6) Arii, I have known you as someone who is never subtle with issues of queer persecution, kitoing to be precise. And I know you have had your fair share of suffering as a queer person, more so because you grew up in Nigeria. Does writing help you heal from those experiences? Can writing be a form of therapy?
Writing has helped me think through my issues as well as offered some escape. The older I get, though, it becomes clearer to me that real healing will have to happen—largely—outside of writing.

7) What do you think is the most essential ingredient of a good story?
It changes every other year, every other moment. Right now, ‘understanding’ feels like the most essential thing. A good story is not afraid to confront evil, neither is it afraid of good, of beauty. It simply understands, accepts, confronts; it shines a light on the world and we see everything clearly, it holds a mirror under that light, and in it we are all reflected, even if in varying tones and degrees.

8) I have heard a lot of young writers doubt themselves.

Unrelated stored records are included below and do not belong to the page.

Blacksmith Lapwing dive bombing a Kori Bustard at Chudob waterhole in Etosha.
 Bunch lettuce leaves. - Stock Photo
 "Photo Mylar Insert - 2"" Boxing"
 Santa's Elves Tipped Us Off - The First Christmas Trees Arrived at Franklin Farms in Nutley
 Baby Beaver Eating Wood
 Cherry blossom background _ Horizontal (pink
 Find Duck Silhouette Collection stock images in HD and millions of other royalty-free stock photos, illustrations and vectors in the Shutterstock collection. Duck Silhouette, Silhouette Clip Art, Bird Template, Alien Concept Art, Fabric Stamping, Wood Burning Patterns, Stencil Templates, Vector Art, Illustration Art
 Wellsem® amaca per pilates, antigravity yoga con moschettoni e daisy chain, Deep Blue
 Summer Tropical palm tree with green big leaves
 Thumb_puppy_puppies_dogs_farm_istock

They wonder if they are doing it well, they worry if anyone would ever read them and if anyone would like their writing after reading them. Did you ever feel that way? And do you think doubt is important in the journey of becoming a writer?
Doubt is a fact of life, and we all experience it. Maybe Putin doesn’t have it (I think he does!) but most of us do. I do not know if it is necessary for growth, but tackling it is. Crippling doubt is a different monster. I’ve had crippling doubt in other aspects of my life but not with writing, and this has something to do with the things I heard growing up, from family, my community, and especially my teachers in secondary school, about me as a student, choirboy, writer. My writing doubts are like small masquerades, they freak me out a little, make me push myself, but they do not immobilize me. Other doubts do that. Some people have deeper doubts about writing: in the areas of my life where my doubt seeks to immobilize me, I try to be honest with myself, to work on myself, to learn and to grow, I try to accept what must be accepted and change what has to change, to take risks in spite of fear and to forgive myself when I fail or ‘chicken out.’

9) Do you think it is necessary that all queer people come out publicly?
Coming out is a very powerful act of asserting oneself, and very necessary. We should not have to come out, but to get to that place, more people will have to: it’s absurd and true. But it’s an act that requires compassion, for others and for oneself, as it can be a very dangerous act for many, especially for the poorest among us. People are coming out already, though, and supporting one another because that is very important, support systems, a radical feeling of community backed by solid acts of care.

10) If you have the power to change one thing about the world, what will you do?
I would eradicate suffering.

Thank you so much for your time. I must admit that every moment of the conversation was blissful.
Thank you, Ada. It’s always wonderful talking to you.